Back at PADS offices, volunteers snacked on bagels, pastries and fruit as they compiled the evening’s count.
PADS and the Alliance will present their findings at a press conference Feb. 8 at Loyola Medical Center.
Among the returning registry workers was Oak Parker Scott Jensen, a former client of PADS, now housed for seven years in an apartment. Jensen serves on the board of the Alliance to End Homelessness in Suburban Cook County. He also serves on the Oak Park Disability Citizens Advisory Council.
Jensen said he had lived in West Cook YMCA SRO housing until he lost his disability benefits “through a glitch” and was homeless for 18 months. Jensen said he’s bi-polar and PADS helped him receive therapy through Thrive Mental Health Services and Oak Park Township.
“I was also recovering and I was blessed and grateful to be able to stay sober on the streets,” he said. “Taking drugs and alcohol is how a lot of people cope.”

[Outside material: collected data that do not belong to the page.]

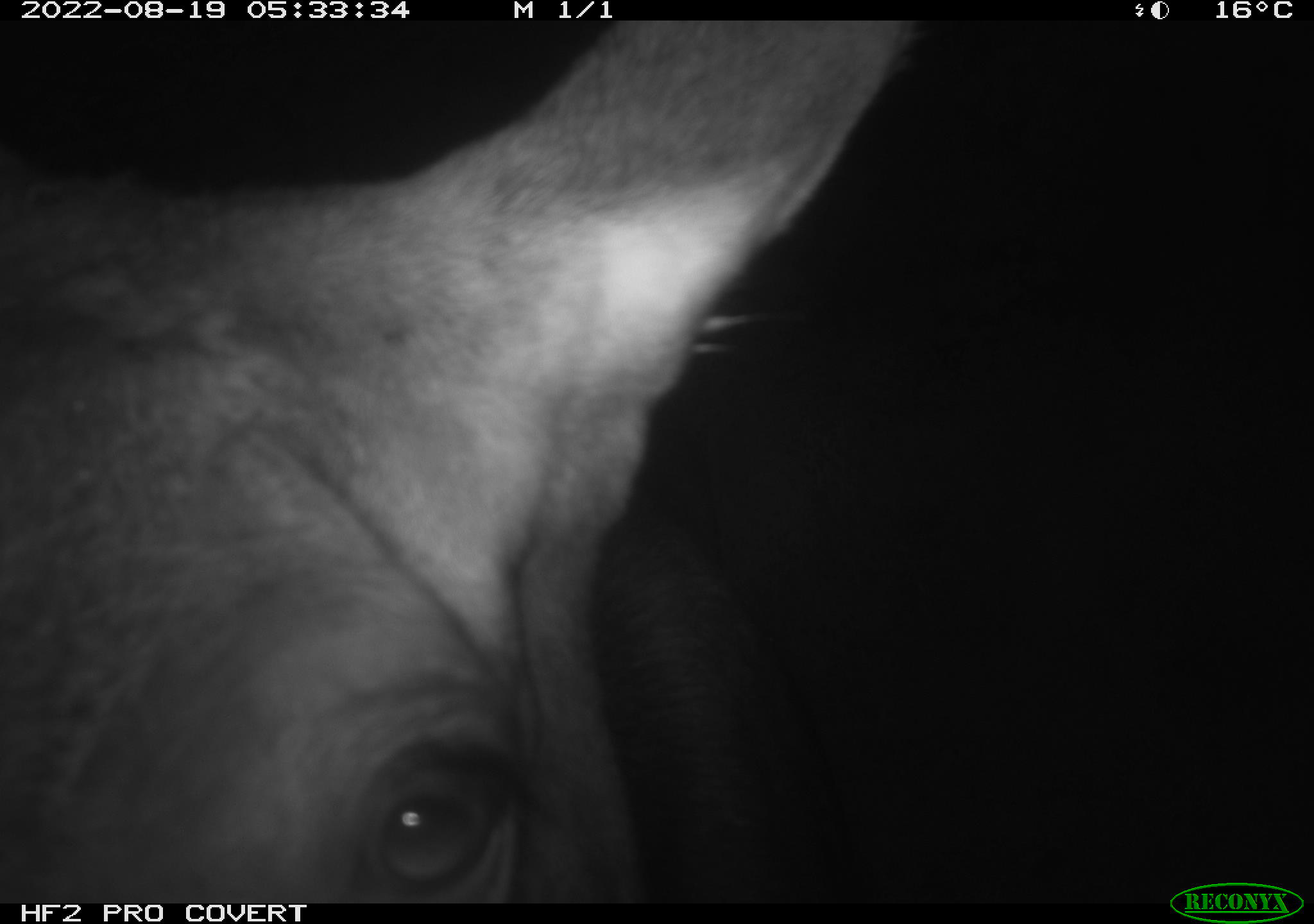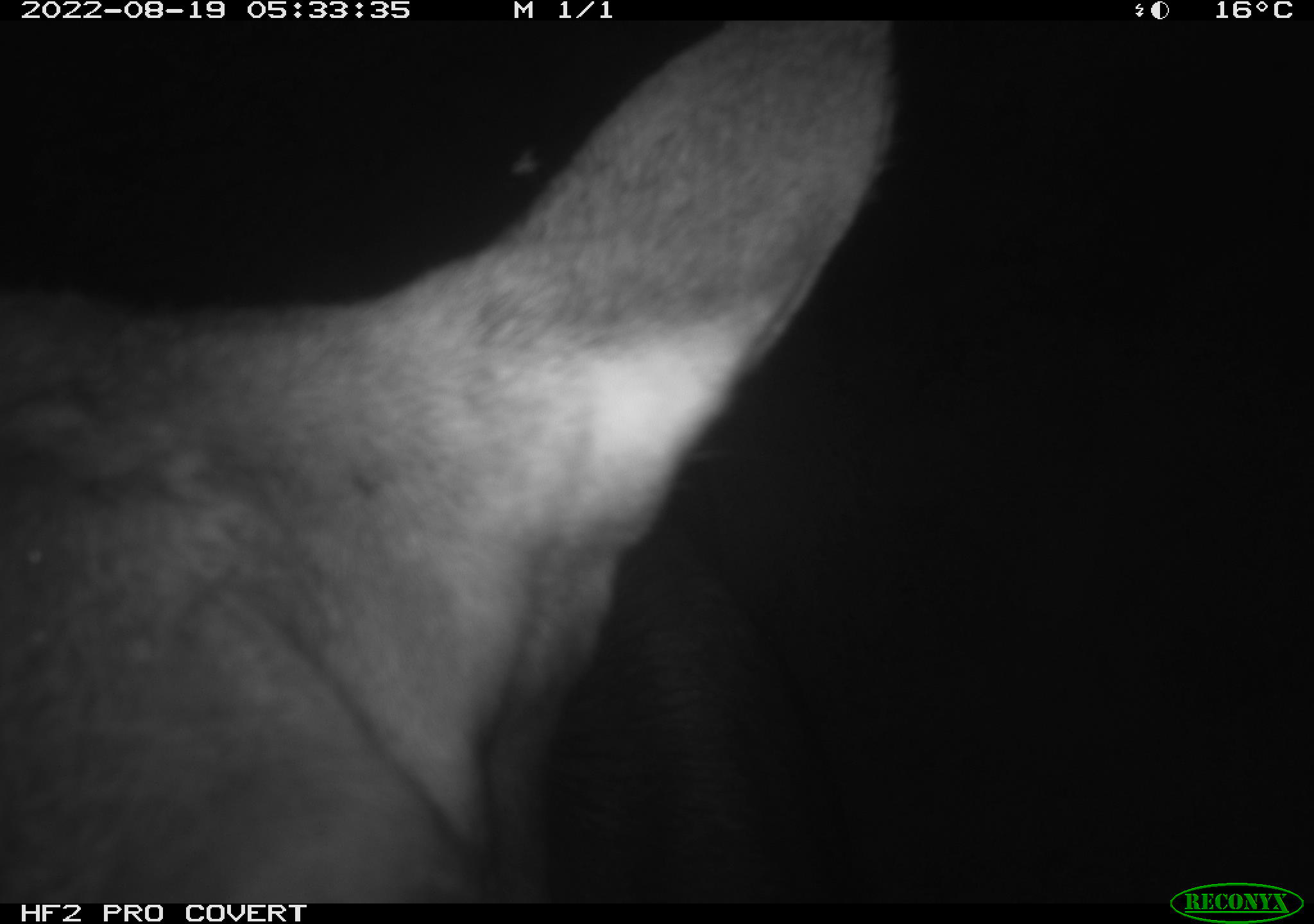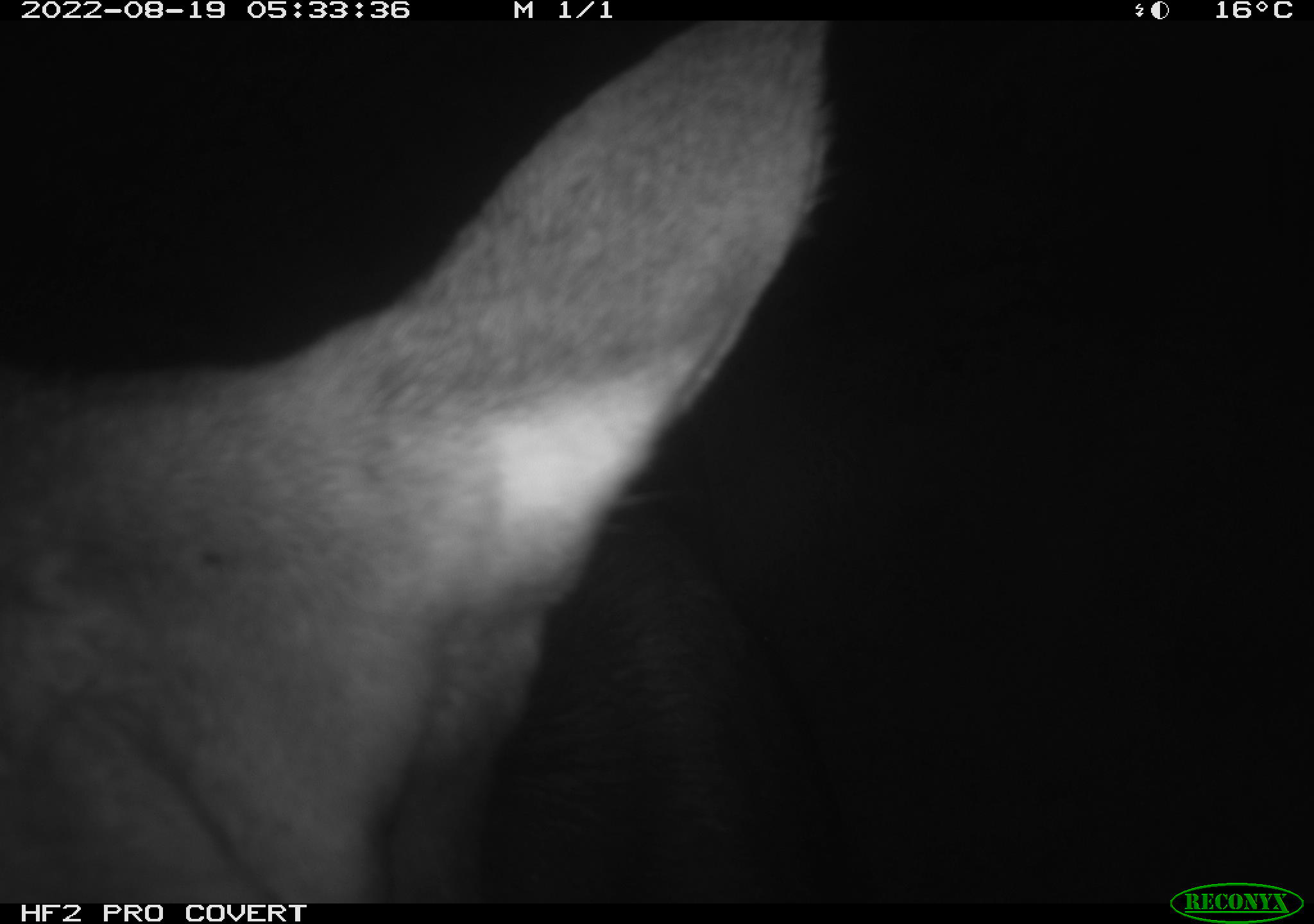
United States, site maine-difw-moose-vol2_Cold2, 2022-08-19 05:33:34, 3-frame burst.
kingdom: Animalia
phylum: Chordata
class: Mammalia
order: Artiodactyla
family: Cervidae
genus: Alces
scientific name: Alces alces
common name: moose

Jensen, who has no family nearby, said he understands the fear of being homeless.
“Ýou’re all alone and you think that nobody cares and you don’t trust anybody and don’t think anyone can help you.”
Jensen volunteers at shelters and helps give a client’s perspective to the Alliance board. He is especially proud to work Christmas and Christmas Eve in shelters so volunteers can be home with their families.
“I love giving back. I have depression sometimes, and you can get defeatist and down. But [volunteering] makes me feel good and so grateful for what I have,” Jensen said.